In 1997, CSI started the CSI Equity Fund, opening it up to public investors. It was listed on the Schwab Mutual Fund OneSource program without transaction fees. Morningstar in 2001 gave CSI a five-star rating. Faust stated that they have a "long-term approach and a low turnover", noting that staying diversified within various sectors is a "part of the strength of the fund". By 2001, CSI had over 200 professional athletes as clients. Faust was named by The Sporting News as "one of the 100 most powerful people in sports". In 2001 Barron's named Faust in their top 100 investment managers. And again in 2007, 2009, and 2010. The New York Times profiled Faust and the CSI Equity Fund in their Money & Business column in 2002.

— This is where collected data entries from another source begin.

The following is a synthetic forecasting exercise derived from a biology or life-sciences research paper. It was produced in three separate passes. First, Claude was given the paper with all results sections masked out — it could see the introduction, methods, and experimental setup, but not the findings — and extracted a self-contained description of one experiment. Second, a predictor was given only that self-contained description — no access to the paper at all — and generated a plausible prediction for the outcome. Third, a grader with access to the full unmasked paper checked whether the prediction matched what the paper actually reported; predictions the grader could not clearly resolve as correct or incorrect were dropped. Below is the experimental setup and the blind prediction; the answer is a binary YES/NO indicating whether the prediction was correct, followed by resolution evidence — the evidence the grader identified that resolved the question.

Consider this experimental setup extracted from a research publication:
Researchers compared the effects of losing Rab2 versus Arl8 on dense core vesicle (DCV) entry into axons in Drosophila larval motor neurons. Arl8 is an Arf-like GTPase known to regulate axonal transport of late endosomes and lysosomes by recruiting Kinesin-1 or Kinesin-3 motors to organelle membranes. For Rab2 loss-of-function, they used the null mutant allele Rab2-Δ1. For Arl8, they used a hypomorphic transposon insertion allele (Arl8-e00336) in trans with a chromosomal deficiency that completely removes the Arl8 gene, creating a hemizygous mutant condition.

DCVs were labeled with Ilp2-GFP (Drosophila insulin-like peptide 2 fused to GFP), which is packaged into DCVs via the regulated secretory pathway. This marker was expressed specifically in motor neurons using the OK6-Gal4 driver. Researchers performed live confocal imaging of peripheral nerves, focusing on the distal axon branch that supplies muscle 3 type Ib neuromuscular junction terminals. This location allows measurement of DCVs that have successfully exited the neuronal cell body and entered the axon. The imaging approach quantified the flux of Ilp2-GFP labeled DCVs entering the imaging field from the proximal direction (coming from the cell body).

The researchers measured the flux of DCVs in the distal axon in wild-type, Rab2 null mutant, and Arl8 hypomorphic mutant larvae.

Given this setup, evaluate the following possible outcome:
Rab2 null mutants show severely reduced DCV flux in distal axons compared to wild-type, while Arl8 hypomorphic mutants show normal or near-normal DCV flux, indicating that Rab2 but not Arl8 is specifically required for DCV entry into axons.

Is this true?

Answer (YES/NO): NO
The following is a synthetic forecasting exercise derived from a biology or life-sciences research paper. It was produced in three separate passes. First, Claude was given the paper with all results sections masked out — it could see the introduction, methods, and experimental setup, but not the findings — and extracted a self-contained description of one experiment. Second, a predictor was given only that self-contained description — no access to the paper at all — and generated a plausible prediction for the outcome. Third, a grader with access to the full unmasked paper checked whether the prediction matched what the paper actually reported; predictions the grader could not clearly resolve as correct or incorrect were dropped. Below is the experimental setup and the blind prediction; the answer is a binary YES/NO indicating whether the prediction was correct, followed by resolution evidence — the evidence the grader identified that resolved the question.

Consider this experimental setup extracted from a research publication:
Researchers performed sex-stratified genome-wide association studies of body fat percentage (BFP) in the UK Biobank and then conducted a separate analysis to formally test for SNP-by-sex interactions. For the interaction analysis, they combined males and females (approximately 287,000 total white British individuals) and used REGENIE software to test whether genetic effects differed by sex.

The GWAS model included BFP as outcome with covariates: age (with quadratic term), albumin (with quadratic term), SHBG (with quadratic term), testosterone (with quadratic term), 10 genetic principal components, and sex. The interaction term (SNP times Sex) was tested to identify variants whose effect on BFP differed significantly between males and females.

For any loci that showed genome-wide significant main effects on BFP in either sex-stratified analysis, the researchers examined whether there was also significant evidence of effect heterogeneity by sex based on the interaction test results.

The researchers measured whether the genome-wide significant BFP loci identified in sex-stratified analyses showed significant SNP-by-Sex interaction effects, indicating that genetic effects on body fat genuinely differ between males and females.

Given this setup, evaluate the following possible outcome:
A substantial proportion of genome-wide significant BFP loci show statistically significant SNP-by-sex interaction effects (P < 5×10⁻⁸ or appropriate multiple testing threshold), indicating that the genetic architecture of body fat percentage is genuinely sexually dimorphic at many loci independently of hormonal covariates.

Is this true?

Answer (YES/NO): NO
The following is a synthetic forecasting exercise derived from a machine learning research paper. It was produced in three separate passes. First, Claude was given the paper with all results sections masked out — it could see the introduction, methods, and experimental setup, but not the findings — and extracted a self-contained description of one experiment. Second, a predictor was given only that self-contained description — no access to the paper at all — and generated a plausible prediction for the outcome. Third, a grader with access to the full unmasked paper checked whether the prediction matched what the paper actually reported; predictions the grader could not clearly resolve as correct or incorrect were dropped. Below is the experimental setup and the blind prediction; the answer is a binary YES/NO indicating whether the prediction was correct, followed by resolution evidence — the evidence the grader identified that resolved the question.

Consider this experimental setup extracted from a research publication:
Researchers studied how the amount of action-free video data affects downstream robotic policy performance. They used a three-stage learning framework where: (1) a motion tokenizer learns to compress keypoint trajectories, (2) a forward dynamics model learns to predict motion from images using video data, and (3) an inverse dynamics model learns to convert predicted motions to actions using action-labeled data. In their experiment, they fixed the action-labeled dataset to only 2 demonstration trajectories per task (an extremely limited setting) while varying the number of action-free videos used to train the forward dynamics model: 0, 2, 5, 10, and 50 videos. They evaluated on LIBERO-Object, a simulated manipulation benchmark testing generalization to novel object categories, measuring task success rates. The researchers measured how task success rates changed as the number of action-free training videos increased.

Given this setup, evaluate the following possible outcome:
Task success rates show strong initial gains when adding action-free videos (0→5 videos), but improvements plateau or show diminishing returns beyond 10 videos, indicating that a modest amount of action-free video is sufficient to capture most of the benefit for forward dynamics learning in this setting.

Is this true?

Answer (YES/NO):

In 2003 Southwest Airlines interviewed Faust about the most common financial mistakes made by athletes. Faust replied that pressure is put on them to have the biggest home, the most expensive cars and to over extend themselves. Discussions with team members encourage risky financial behaviors. Then there is family pressure to take care of parents, siblings, cousins and friends, but better to "protect themselves first and accumulate[ing] their own significant wealth, they can [then] protect their family". The financial magazine, Barron's, in 2009 listed Faust and CSI as number 29 on their list of top 100 financial managers and stated they had more than $962 million in assets.

==Hitchcock Trust==
In the late 1940s director Alfred Hitchcock retained the tax firm then known as the Law Offices of Samuel Taylor which had been recommended by director David O. Selznick. In the 1940s "federal tax laws ate up to 90 percent of all earnings above $200,000 a year". Hitchcock was looking for a legitimate tax shelter to protect his money. Faust became Taylor's partner in 1975 after working as an associate for four years. Faust and partner Steven Kravitz manage the Alfred J. Hitchcock Testamentary Trust which oversees all commercial use of Hitchcock's image, name, likeness, voice and silhouette. In a 1955 interview with The Recorder Faust noted some of the criteria used to decide who will receive permission for such uses. In particular, he said that "the use [must be] dignified and profitable". Patricia Hitchcock O'Connell, the daughter of the director, works together with Taylor and Faust to make this determination.

==Selected publications==
- Faust, Leland (2016). "A Capitalist's Lament: How Wall Street Is Fleecing You and Ruining America"

==Professional organizations and associations==
- Alfred J. Hitchcock Testamentary Trust
- Center for Inquiry - Board of Directors

==Personal life==
Into his 50s Faust competed regularly in triathlons. In 2001 Barron's reported that Faust has made the "annual swim from Alcatraz to San Francisco" for the last thirty years.